→ WHAT IS BEING ASKED: Starting at the top of the records, output every line through the one that contains "order: Lagomorpha", keeping each exactly as it appears.

→ DATA RECORDS:
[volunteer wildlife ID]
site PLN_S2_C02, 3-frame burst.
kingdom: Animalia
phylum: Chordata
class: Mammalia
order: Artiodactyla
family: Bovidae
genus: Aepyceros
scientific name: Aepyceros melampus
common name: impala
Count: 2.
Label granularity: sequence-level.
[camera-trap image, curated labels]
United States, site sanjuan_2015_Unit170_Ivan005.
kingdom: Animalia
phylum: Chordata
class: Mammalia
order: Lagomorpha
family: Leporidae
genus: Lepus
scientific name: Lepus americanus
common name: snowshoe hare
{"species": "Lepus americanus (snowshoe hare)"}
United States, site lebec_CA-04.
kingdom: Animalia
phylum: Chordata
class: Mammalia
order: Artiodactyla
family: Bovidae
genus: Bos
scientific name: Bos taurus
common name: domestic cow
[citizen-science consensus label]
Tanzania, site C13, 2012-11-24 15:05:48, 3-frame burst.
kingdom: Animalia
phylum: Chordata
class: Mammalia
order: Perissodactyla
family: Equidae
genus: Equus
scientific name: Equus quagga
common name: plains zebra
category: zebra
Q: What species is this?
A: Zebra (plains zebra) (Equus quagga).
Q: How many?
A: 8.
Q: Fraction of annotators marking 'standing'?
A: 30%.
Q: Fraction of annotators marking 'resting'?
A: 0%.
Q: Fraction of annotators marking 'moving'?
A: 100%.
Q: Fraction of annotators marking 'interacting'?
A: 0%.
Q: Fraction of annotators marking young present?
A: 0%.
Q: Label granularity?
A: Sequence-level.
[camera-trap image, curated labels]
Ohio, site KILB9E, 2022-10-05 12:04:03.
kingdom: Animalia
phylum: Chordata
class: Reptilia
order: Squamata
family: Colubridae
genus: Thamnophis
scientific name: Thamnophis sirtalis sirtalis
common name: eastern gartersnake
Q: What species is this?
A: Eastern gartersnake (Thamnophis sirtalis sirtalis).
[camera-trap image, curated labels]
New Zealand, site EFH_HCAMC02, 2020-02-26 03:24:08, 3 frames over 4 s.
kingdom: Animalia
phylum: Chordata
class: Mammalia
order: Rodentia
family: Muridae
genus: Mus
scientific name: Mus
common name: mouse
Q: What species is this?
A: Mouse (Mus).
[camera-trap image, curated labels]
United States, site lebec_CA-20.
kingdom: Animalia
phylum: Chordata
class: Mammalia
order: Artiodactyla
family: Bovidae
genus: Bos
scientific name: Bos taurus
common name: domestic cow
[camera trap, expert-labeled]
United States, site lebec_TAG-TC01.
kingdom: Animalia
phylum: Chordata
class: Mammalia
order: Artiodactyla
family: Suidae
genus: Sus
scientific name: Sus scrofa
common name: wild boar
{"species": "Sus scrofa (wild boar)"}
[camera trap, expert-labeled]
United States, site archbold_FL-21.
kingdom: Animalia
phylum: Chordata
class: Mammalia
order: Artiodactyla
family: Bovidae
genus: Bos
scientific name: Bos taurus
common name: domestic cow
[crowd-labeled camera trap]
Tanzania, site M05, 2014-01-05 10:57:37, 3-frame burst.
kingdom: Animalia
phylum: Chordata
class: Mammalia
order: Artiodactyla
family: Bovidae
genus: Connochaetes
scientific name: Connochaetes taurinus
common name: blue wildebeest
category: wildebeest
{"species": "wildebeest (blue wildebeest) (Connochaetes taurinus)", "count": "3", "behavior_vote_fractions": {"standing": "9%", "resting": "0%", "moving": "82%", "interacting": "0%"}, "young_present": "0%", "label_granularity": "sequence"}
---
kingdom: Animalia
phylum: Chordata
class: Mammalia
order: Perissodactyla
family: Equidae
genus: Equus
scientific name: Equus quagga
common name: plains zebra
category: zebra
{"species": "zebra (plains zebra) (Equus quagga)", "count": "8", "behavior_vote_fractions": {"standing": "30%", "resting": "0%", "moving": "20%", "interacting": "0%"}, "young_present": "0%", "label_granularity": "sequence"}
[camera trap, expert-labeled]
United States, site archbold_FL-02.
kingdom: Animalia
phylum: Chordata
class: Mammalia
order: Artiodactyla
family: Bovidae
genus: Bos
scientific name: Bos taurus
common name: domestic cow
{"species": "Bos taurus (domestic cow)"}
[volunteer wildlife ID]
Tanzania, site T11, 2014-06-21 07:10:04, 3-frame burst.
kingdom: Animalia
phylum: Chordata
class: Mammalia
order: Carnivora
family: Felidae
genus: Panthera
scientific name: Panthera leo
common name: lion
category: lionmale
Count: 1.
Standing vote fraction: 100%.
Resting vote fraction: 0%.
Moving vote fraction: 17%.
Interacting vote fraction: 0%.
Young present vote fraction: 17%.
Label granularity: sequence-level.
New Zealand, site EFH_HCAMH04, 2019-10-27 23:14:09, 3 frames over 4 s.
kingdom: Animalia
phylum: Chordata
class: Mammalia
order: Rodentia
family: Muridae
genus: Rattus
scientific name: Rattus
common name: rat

→ OUTPUT FOR THIS TASK:
[volunteer wildlife ID]
site PLN_S2_C02, 3-frame burst.
kingdom: Animalia
phylum: Chordata
class: Mammalia
order: Artiodactyla
family: Bovidae
genus: Aepyceros
scientific name: Aepyceros melampus
common name: impala
Count: 2.
Label granularity: sequence-level.
[camera-trap image, curated labels]
United States, site sanjuan_2015_Unit170_Ivan005.
kingdom: Animalia
phylum: Chordata
class: Mammalia
order: Lagomorpha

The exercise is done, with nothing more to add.